* **Excerpted passage**:
How did the idea for BioNumbers come about?

I was a fellow at Harvard medical school and was trying to do some back of the envelope calculation with my bay mates Mike Springer and Paul Jorgensen and we found none of the books and internet resources could give us what we needed so we decided to start a database ourselves.

How has the project grown and developed? Do you have any goals for the future?

It took shape rapidly in the first year and has been expanding ever since. The book that came out recently with Rob Phillips helps distill key insights from the available numbers and is available freely online. In the coming year I plan to revamp the interface to make it easier to use with mobile devices, make it more intuitive etc.

In your book Cell Biology by the Numbers you accompany tables of numbers with vignettes about the topics covered – do you have a favourite you’d like to share?

I love the one where we talk about how many H+ ions are in a cell – only about 100 in a bacterial cell! I also like the one about the turnover rate of different tissues in the body and how that was inferred with the help of signals from nuclear tests.

Do you have any advice for physicists who are interested in working on biology problems?

Don’t be worried about all the jargon, it is a field where you can easily penetrate things by reading textbooks that are almost page-turners and consulting wikipedia when needed. There are low hanging fruits ready to be picked, but you have to be willing to solve the problems by making your own makeshift  biological model and not always turning things into the beloved Ising model.

Dataset items
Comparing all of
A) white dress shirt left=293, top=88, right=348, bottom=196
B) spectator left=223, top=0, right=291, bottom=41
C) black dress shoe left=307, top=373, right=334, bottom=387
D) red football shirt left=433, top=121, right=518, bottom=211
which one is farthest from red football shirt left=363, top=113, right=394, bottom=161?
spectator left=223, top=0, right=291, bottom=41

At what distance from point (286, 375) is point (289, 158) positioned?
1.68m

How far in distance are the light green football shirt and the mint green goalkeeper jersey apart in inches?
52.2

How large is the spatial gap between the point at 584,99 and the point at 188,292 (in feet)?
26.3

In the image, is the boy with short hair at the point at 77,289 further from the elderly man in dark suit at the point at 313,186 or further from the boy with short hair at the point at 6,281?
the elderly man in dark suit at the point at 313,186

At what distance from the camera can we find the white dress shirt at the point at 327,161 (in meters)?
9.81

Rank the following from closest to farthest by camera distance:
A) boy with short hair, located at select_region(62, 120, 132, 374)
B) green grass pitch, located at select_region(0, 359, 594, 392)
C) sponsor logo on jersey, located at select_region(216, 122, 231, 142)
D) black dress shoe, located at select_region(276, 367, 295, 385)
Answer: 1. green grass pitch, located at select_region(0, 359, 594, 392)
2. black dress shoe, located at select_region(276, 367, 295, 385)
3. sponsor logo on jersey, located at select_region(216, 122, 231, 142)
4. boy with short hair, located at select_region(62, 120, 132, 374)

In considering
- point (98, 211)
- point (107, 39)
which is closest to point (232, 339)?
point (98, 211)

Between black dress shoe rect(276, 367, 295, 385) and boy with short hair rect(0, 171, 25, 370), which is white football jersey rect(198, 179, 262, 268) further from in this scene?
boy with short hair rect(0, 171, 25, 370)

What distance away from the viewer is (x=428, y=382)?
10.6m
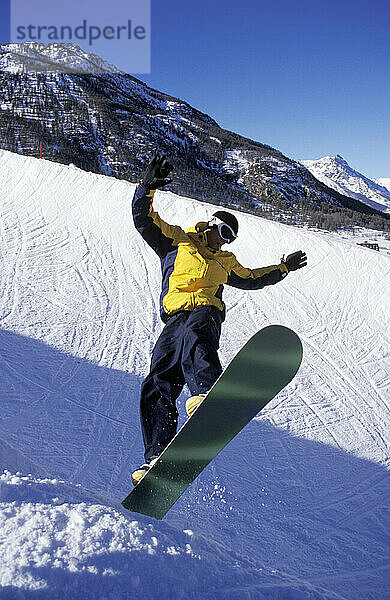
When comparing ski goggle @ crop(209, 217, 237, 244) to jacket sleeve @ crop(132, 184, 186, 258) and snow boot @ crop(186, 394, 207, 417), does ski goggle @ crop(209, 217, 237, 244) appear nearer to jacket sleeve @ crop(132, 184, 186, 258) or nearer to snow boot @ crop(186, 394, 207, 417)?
jacket sleeve @ crop(132, 184, 186, 258)

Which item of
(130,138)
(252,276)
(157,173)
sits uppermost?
(130,138)

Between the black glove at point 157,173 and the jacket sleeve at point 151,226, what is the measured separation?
6cm

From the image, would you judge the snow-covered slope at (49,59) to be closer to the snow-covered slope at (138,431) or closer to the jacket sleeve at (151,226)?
the snow-covered slope at (138,431)

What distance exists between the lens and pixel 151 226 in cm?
330

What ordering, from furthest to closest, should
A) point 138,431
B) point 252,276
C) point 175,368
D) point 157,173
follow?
point 138,431, point 252,276, point 157,173, point 175,368

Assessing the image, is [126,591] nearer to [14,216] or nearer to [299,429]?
[299,429]

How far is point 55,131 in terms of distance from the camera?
89.7 metres

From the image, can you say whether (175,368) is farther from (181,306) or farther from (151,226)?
(151,226)

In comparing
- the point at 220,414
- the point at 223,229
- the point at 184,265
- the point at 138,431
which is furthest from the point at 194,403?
the point at 138,431

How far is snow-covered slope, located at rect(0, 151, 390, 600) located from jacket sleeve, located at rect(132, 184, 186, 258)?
5.47 ft

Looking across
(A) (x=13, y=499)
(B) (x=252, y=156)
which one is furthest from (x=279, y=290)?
(B) (x=252, y=156)

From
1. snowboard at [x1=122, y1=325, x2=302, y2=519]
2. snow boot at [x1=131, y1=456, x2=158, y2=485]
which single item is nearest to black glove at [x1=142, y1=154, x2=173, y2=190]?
snowboard at [x1=122, y1=325, x2=302, y2=519]

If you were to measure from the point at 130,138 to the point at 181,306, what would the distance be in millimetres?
100214

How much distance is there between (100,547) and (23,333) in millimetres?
4711
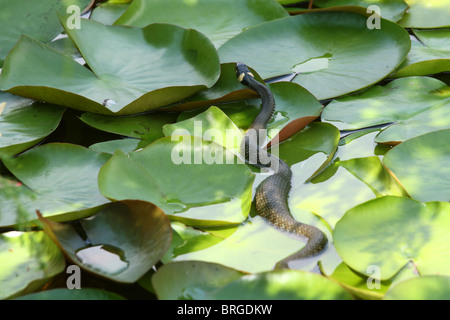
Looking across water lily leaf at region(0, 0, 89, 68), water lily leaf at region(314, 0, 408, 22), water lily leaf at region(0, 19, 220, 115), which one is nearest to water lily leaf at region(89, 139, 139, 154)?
water lily leaf at region(0, 19, 220, 115)

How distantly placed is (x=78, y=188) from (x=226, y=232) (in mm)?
802

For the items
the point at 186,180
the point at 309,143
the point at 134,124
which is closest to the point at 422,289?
the point at 186,180

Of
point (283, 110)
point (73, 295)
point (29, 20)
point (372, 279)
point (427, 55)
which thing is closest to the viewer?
point (73, 295)

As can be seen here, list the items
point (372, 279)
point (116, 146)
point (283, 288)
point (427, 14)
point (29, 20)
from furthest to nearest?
point (427, 14) < point (29, 20) < point (116, 146) < point (372, 279) < point (283, 288)

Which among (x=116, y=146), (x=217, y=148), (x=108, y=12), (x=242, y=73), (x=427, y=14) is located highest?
(x=108, y=12)

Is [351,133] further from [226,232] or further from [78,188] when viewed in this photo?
[78,188]

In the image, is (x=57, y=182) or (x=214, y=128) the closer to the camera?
(x=57, y=182)

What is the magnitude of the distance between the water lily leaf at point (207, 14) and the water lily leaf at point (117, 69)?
0.42 metres

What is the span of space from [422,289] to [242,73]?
75.4 inches

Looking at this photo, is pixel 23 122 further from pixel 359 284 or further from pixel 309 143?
pixel 359 284

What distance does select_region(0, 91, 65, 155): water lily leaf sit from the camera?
301 centimetres

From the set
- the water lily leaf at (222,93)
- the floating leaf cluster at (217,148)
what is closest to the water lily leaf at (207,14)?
the floating leaf cluster at (217,148)

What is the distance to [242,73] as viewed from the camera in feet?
11.3

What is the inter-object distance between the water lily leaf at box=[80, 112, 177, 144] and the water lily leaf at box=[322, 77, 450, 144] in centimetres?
106
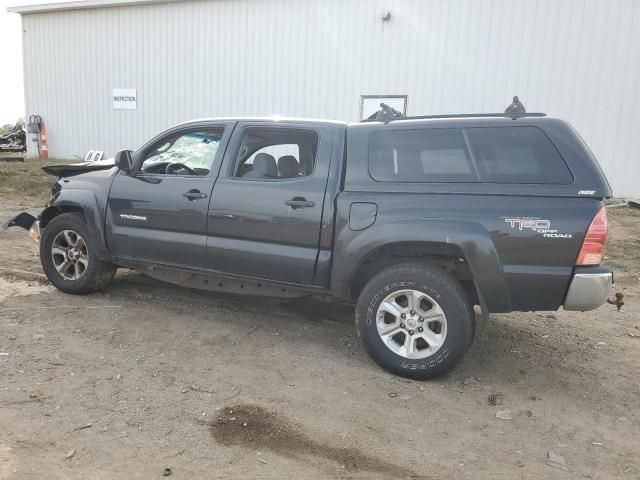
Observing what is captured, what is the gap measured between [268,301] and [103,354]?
5.84 feet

* **Exercise requirements**:
(1) Retype the part of the BioNumbers interview that begins at the words "It took shape" and stops after the words "on biology problems?".
(2) Summarize the BioNumbers interview in two sentences.
The dataset items are separate material and have no connection to the BioNumbers interview.

* **Solutions in order**:
(1)
It took shape rapidly in the first year and has been expanding ever since. The book that came out recently with Rob Phillips helps distill key insights from the available numbers and is available freely online. In the coming year I plan to revamp the interface to make it easier to use with mobile devices, make it more intuitive etc.

In your book Cell Biology by the Numbers you accompany tables of numbers with vignettes about the topics covered – do you have a favourite you’d like to share?

I love the one where we talk about how many H+ ions are in a cell – only about 100 in a bacterial cell! I also like the one about the turnover rate of different tissues in the body and how that was inferred with the help of signals from nuclear tests.

Do you have any advice for physicists who are interested in working on biology problems?

(2) BioNumbers began as a database started by a Harvard Medical School fellow and bay mates Mike Springer and Paul Jorgensen when no books or internet resources gave them the numbers they needed for back-of-the-envelope calculations, and it has kept expanding since its first year, with a freely available book written with Rob Phillips and a planned interface revamp for mobile devices. Favorite vignettes from Cell Biology by the Numbers include the roughly 100 H+ ions in a bacterial cell and tissue turnover rates inferred from nuclear test signals, and the advice to physicists is to not worry about the jargon and to be willing to build their own makeshift biological models.